Les villageois commentent aussi que le KFCP les a aidés à faire un plan du village mais, là aussi, un leader se plaint : les représentants du KFCP ont bien organisé des réunions et laissé les gens dire ce qu’ils pensaient, mais ils ont tenu à imposer leur propre programme en disant qu’ils allaient « améliorer » le plan proposé par la communauté. Ensuite ils ont demandé au chef du village de signer le plan « amélioré ». Le villageois qui a raconté ceci a dit que, pour cette raison, il avait démissionné de son poste de secrétaire du village. Il affirme que le KFCT n’a jamais présenté la carte définitive de la zone du projet ni le plan « amélioré », et que le programme n’est pas basé sur les demandes de la communauté mais plutôt sur les caractéristiques écologiques de la zone.

En résumant, les villageois entendus estiment que si le projet organise des réunions avec les communautés c’est surtout pour obtenir leurs signatures sur la liste de présence. Ils racontent qu’après plusieurs réunions normales, le KFCP a voulu organiser quelque chose de différent, et les villageois ont suggéré une présentation de danses traditionnelles. Or, le spectacle, organisé par le KFCP, n’était pas traditionnel et, en plus, il n’était pas approprié pour les enfants. Et même pour cette activité il y avait une liste de présence.

Moins de déforestation ?

Les villageois disent que les incendies de forêt continuent et que le KFCP ne fait rien pour les arrêter. Avec des gens de Mantangai Hulu, nous avons visité un endroit qui avait été brûlé par des gens de l’extérieur pour obtenir un arbre de prix et le vendre sur le marché intérieur. Le feu est utilisé pour brûler les herbes, de manière à pouvoir identifier les arbres et les extraire. Bien que certaines personnes de la communauté y participent, ils en tirent très peu de profit. Les principaux bénéficiaires sont les gens de l’extérieur qui contrôlent l’affaire.

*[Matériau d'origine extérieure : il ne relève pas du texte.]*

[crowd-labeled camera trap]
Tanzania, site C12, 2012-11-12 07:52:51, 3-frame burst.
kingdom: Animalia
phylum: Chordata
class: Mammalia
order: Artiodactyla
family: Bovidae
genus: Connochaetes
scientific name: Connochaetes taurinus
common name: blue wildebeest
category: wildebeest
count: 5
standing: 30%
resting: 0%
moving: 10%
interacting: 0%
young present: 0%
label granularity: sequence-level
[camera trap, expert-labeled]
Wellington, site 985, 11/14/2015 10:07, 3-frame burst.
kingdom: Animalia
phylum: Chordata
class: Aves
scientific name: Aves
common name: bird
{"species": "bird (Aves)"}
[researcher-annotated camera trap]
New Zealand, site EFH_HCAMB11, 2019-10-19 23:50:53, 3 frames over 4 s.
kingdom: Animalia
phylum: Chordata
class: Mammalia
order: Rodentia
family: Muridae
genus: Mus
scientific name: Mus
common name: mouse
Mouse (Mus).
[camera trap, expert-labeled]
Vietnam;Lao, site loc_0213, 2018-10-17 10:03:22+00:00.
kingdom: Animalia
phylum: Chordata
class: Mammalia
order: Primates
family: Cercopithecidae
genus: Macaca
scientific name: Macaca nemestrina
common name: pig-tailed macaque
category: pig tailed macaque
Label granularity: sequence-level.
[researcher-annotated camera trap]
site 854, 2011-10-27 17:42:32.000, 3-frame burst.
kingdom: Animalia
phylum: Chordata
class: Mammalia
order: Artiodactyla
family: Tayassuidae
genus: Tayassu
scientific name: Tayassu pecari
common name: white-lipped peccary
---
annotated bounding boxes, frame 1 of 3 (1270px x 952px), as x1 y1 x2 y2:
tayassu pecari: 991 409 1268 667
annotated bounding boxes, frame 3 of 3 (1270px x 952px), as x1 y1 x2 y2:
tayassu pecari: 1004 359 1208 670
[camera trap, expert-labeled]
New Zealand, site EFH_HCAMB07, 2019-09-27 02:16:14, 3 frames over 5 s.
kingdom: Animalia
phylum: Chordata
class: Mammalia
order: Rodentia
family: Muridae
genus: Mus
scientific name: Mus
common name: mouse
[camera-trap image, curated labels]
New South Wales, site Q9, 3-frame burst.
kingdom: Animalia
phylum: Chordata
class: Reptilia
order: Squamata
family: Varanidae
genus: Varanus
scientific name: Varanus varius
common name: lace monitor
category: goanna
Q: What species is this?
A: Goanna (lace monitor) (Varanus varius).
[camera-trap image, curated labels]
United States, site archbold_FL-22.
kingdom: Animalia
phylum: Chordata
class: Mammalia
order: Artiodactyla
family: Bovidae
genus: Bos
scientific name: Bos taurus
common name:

Une méthode traditionnelle pour combattre les incendies de forêt

Les Dayak ont un système traditionnel de bassins qu'on appelle « beje » ; ces bassins sont creusés près du fleuve Kapuas pour avoir des poissons lorsque le niveau de l'eau descend à la fin de la saison des pluies. En plus des poissons, ce système traditionnel a l'avantage de fournir de l'eau pour l'irrigation, et il permet aussi de combattre les incendies de forêt. Un villageois, qui travaille maintenant pour le KFCP, a dit qu'il pouvait gagner avec ce système davantage d'argent que ce qu'il recevait en tant qu'employé du projet.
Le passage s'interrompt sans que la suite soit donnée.